→ **Document section**
+ + + + + + +

Our active readers and viewers are quite familiar with our regular science updates, keeping you well-informed. That’s something that we’re proud and honored to do. Today let’s talk about strategies to prevent incontinence.
The subject of Physical Therapy assisting some men to overcome incontinence AFTER they’ve had prostate surgery is quite familiar. But what’s not so familiar is this: The subject of Physical Therapy PRIOR TO prostate surgery. And what we keep hearing is some really great news – that researchers are reporting “positive influence” with preoperative physical therapy procedures! Let’s back up for just a moment… Prostate surgery is much like many surgical procedures – there are possible side effects and complications.
Due to the prostate’s location and anatomical components, the 2 worst side effects are incontinence and erectile dysfunction. While it’s common for men to experience some leaking for a few weeks post-surgery while tissues heal, some men can experience incontinence-related symptoms for many months – or for a lifetime post-surgery.
Strategies to Prevent Incontinence
Our pelvic floor muscles are a group of muscles located at the base of the pelvis, and those muscles help control sexual, urinary and bowel function. If the pelvic floor muscles are weak, they can’t squeeze tightly, or contract fast enough around the urethra (such as a sudden sneeze), resulting in leaking.
Some men may experience leaking only with coughing, laughing or lifting weight. Others may experience constant dribbling throughout the day and/or night, with increased leakage during physical activity.
Most prostate surgery patients are undergoing a different protocol at The Elliott Hospital in Manchester, New Hampshire.
That’s where patients are undergoing preoperative evaluations and instructions by physical therapists. Clinical Specialist / Physical Therapist Lynne Assad states “The urologists at our facility are aware that we provide this service… It’s part of the protocol that is followed in the urology center.”
It begins with a preoperative assessment where they analyze and measure each patient’s pelvic floor muscle strength. Then they begin a program of Kegel strengthening exercises to improve muscle function prior to surgery.
Assad goes on – “I think that Physical Therapists and nurses dealing with incontinence after surgery also have an opportunity to positively influence the patients preoperatively. In terms of the psychological aspect, particularly, I have found that the value of the surgical evaluation and treatment is significantly helpful. It reduces the unknown and ultimately minimizes the depression and fear that comes from a patient suddenly having total loss of urinary control without understanding why.”

+ + + + + + +

→ **Given entries**

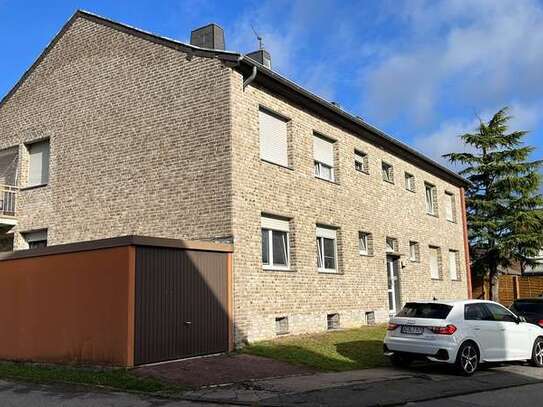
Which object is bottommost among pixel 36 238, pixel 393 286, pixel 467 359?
pixel 467 359

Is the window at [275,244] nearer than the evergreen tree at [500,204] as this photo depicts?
Yes

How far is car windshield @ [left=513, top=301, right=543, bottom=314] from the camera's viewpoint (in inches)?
600

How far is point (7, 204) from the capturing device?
59.4 feet

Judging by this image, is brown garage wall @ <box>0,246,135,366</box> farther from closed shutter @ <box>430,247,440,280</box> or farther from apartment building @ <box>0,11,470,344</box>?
closed shutter @ <box>430,247,440,280</box>

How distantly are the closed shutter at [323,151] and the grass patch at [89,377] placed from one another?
9.29m

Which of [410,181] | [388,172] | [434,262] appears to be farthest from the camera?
[434,262]

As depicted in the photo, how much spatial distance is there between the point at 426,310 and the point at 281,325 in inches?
172

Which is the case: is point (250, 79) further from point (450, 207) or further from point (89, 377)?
point (450, 207)

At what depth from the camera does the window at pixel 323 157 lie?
695 inches

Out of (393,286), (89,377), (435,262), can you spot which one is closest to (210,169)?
(89,377)

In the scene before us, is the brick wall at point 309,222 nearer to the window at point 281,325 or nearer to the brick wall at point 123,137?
the window at point 281,325

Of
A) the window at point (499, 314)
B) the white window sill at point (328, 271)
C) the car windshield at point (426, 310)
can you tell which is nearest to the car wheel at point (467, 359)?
the car windshield at point (426, 310)

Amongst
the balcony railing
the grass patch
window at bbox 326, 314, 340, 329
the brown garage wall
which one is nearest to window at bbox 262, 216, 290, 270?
window at bbox 326, 314, 340, 329

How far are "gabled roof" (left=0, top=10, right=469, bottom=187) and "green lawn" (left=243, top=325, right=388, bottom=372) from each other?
6520mm
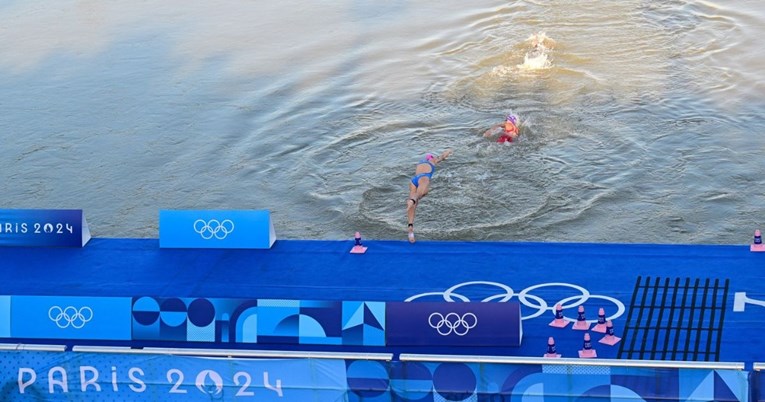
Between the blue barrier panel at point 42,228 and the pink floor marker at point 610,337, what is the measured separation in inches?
329

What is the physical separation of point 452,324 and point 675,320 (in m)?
2.75

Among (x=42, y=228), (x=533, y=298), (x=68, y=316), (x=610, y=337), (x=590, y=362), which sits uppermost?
(x=42, y=228)

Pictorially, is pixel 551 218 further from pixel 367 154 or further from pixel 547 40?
pixel 547 40

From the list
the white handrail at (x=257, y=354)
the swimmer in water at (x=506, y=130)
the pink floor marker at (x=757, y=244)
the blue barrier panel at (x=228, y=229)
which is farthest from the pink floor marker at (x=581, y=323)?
the swimmer in water at (x=506, y=130)

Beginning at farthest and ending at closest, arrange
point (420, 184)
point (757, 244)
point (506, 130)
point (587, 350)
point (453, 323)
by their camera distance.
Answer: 1. point (506, 130)
2. point (420, 184)
3. point (757, 244)
4. point (453, 323)
5. point (587, 350)

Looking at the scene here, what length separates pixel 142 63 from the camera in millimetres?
28688

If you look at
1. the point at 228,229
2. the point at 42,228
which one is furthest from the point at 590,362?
the point at 42,228

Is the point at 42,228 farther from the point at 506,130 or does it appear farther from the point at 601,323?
the point at 506,130

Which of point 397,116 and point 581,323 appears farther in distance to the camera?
point 397,116

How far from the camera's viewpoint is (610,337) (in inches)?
480

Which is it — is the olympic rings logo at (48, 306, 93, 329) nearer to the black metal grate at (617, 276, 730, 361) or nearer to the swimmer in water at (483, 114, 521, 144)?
the black metal grate at (617, 276, 730, 361)

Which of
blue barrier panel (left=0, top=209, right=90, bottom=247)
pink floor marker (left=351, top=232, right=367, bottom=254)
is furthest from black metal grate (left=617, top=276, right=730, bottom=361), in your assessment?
blue barrier panel (left=0, top=209, right=90, bottom=247)

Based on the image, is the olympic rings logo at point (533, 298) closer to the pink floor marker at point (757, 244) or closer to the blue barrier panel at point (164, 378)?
the pink floor marker at point (757, 244)

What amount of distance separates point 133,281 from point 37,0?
24.9 meters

+ + + + + + +

→ **What the task asks**
Copy the section of the incontinence text between "Most prostate surgery" and "prior to surgery.", inclusive.

→ **Written answer**
Most prostate surgery patients are undergoing a different protocol at The Elliott Hospital in Manchester, New Hampshire.
That’s where patients are undergoing preoperative evaluations and instructions by physical therapists. Clinical Specialist / Physical Therapist Lynne Assad states “The urologists at our facility are aware that we provide this service… It’s part of the protocol that is followed in the urology center.”
It begins with a preoperative assessment where they analyze and measure each patient’s pelvic floor muscle strength. Then they begin a program of Kegel strengthening exercises to improve muscle function prior to surgery.